> _Exercise brief_: Copy out each of the items below word for word, keeping every line unchanged.

> _Material shown_:
-----

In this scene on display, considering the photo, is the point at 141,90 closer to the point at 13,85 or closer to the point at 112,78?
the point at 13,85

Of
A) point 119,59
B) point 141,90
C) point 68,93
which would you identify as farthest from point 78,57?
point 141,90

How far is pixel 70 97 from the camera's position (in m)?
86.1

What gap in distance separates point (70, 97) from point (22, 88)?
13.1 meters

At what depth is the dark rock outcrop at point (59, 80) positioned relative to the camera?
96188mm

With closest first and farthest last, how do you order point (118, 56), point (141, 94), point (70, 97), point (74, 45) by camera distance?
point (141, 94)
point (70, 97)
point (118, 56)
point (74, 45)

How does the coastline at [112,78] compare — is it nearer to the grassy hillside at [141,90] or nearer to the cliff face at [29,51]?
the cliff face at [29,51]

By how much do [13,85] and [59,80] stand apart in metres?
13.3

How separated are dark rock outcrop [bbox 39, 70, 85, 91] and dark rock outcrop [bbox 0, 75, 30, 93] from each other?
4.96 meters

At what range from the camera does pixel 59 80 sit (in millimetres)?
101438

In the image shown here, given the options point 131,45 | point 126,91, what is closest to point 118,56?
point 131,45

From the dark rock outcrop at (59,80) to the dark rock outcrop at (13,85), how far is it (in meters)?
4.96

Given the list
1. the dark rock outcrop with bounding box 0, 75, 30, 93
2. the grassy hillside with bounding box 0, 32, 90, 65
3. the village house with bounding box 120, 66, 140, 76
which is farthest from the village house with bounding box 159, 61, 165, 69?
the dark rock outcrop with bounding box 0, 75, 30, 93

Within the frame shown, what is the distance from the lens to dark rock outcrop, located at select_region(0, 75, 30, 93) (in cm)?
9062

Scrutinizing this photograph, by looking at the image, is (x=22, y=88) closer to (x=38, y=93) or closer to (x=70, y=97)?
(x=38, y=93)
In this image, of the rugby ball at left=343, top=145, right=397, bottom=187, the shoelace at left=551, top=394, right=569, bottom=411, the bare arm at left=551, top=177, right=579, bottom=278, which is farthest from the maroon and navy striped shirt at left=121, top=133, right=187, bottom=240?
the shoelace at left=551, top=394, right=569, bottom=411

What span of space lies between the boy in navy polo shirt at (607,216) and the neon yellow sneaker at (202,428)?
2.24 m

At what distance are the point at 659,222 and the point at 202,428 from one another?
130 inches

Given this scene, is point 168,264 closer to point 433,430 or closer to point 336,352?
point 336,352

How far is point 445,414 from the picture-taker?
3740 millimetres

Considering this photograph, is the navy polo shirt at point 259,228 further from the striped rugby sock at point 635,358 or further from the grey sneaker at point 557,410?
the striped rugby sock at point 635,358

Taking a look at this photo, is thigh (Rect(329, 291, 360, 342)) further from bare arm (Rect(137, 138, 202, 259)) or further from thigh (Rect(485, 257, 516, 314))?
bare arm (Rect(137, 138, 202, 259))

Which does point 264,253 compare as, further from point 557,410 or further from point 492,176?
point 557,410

-----

> _Written solution_:
In this scene on display, considering the photo, is the point at 141,90 closer to the point at 13,85 or closer to the point at 112,78?
the point at 13,85

Of
A) point 119,59
B) point 141,90
C) point 68,93
which would you identify as farthest from point 78,57?
point 141,90

How far is pixel 70 97 from the camera's position (in m)?
86.1

What gap in distance separates point (70, 97) from point (22, 88)?
13.1 meters

At what depth is the dark rock outcrop at point (59, 80) positioned relative to the camera?
96188mm

With closest first and farthest last, how do you order point (118, 56), point (141, 94), point (70, 97), point (74, 45) by camera distance?
point (141, 94)
point (70, 97)
point (118, 56)
point (74, 45)

How does the coastline at [112,78] compare — is it nearer to the grassy hillside at [141,90] or nearer to the cliff face at [29,51]?
the cliff face at [29,51]

By how much do [13,85] and [59,80] stand apart in metres?
13.3

How separated are dark rock outcrop [bbox 39, 70, 85, 91] and dark rock outcrop [bbox 0, 75, 30, 93] from each other?
4.96 meters

At what range from the camera does pixel 59 80 sit (in millimetres)?
101438

In the image shown here, given the options point 131,45 | point 126,91, what is closest to point 118,56?
point 131,45

From the dark rock outcrop at (59,80) to the dark rock outcrop at (13,85), how far is it (in meters)?
4.96

Given the list
1. the dark rock outcrop with bounding box 0, 75, 30, 93
2. the grassy hillside with bounding box 0, 32, 90, 65
3. the village house with bounding box 120, 66, 140, 76
which is farthest from the village house with bounding box 159, 61, 165, 69?
the dark rock outcrop with bounding box 0, 75, 30, 93

Within the frame shown, what is the distance from the lens to dark rock outcrop, located at select_region(0, 75, 30, 93) (in cm)?
9062

Scrutinizing this photograph, by looking at the image, is (x=22, y=88) closer to (x=38, y=93) or closer to (x=70, y=97)?
(x=38, y=93)
In this image, of the rugby ball at left=343, top=145, right=397, bottom=187, the shoelace at left=551, top=394, right=569, bottom=411, the bare arm at left=551, top=177, right=579, bottom=278, which is farthest from the maroon and navy striped shirt at left=121, top=133, right=187, bottom=240?
the shoelace at left=551, top=394, right=569, bottom=411

What span of space lies between the boy in navy polo shirt at (607,216) and the neon yellow sneaker at (202,428)?
2.24 m

At what distance are the point at 659,222 and the point at 202,428 from one another?
130 inches

Given this scene, is point 168,264 closer to point 433,430 or closer to point 336,352?
point 336,352

How far is point 445,414 from the picture-taker?
3740 millimetres

Considering this photograph, is the navy polo shirt at point 259,228 further from the striped rugby sock at point 635,358 or further from the grey sneaker at point 557,410?
the striped rugby sock at point 635,358

Taking a look at this photo, is thigh (Rect(329, 291, 360, 342)) further from bare arm (Rect(137, 138, 202, 259)) or further from thigh (Rect(485, 257, 516, 314))?
bare arm (Rect(137, 138, 202, 259))

Which does point 264,253 compare as, further from point 557,410 or further from point 492,176?
point 557,410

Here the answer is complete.